Тринадцать лет... - Баруздин Сергей Алексеевич. Страница 1
Сергей Алексеевич Баруздин
Тринадцать лет…
Она много читала о море — много хороших книг. Но она никогда не думала о нем, о море. Наверно, потому, что когда читаешь о чем-то очень далеком, это далекое всегда кажется несбыточным.
Она много раз видела море. Видела в Третьяковке и Эрмитаже, где была прошлым летом с мамой. Потом тоже с мамой, когда они были во Владимире в Успенском соборе, — еле видимая фреска Андрея Рублева «Земля и море отдают мертвых». Так, кажется, называлась она.
Видела она море в кино и на открытках. Видела по телевизору и на плакатах.
Но опять она никогда не думала о нем, о море…

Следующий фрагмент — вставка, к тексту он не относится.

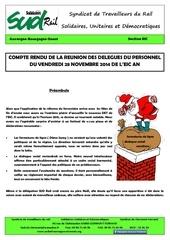 tract dp 28 novembre 2014 7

А сейчас увидела и не поверила. Море было совсем не такое, каким она могла его себе представить. Может, оно и бывает когда-то таким, как в книгах, на картинах, на экране! Может… Наверно, бывает…
Но сейчас… Сейчас море было большое и теплое. Теплое и большое. Большое, каким может быть только море. Теплое, как мама…
Они и прежде часто оставались втроем: отец, дочь и собака. И раньше отец, возвращаясь с дежурства, заходил в магазин, а Таня готовила.
— Наша мама, скорее, мужское начало в семье, — шутил отец, — а я уж, простите, женское. Я всегда дома, а она в разъездах. У нее и профессия женского рода не имеет — геодезист…
Отец посмеивался не только над мамой. Над Таней — тоже. За то, что у нее нет настоящего призвания в жизни. За то, что она даже в школе металась между литературой и физикой, геометрией и историей, физкультурой и математикой.
— Странный ребенок ты, Татьян! — говорил отец. — Ну, хоть бы к музыке проявила наклонность, хоть к рисованию…
Он говорил «хоть бы», а Таня знала: отец хочет, чтобы она была врачом. Она чувствовала это, понимала по многим разговорам его и просто по тому, что он рассказывал ей о своей больнице. Чувствовала: это он для нее говорит.
— Нормальный советский ребенок! Слава богу, не балерина, не художница! Учиться — доучиться! Не будет этого самого призвания, пойдет в рыбный институт или в мукомольный техникум… И, в отличие от нашего папы, не будет сидеть дома. Поездит, хватит лиха… Все равно когда-то человеком станет!
Так говорила мама.
Отец действительно никуда не уезжал. Да и куда ехать врачу, прикованному к своей больнице!
Мама раз, а то и два раза в год уезжала надолго: в Анадырь уезжала, на Чукотку, в Магадан, на Сахалин и еще куда-то. Туда, где были их экспедиции. А они были всюду.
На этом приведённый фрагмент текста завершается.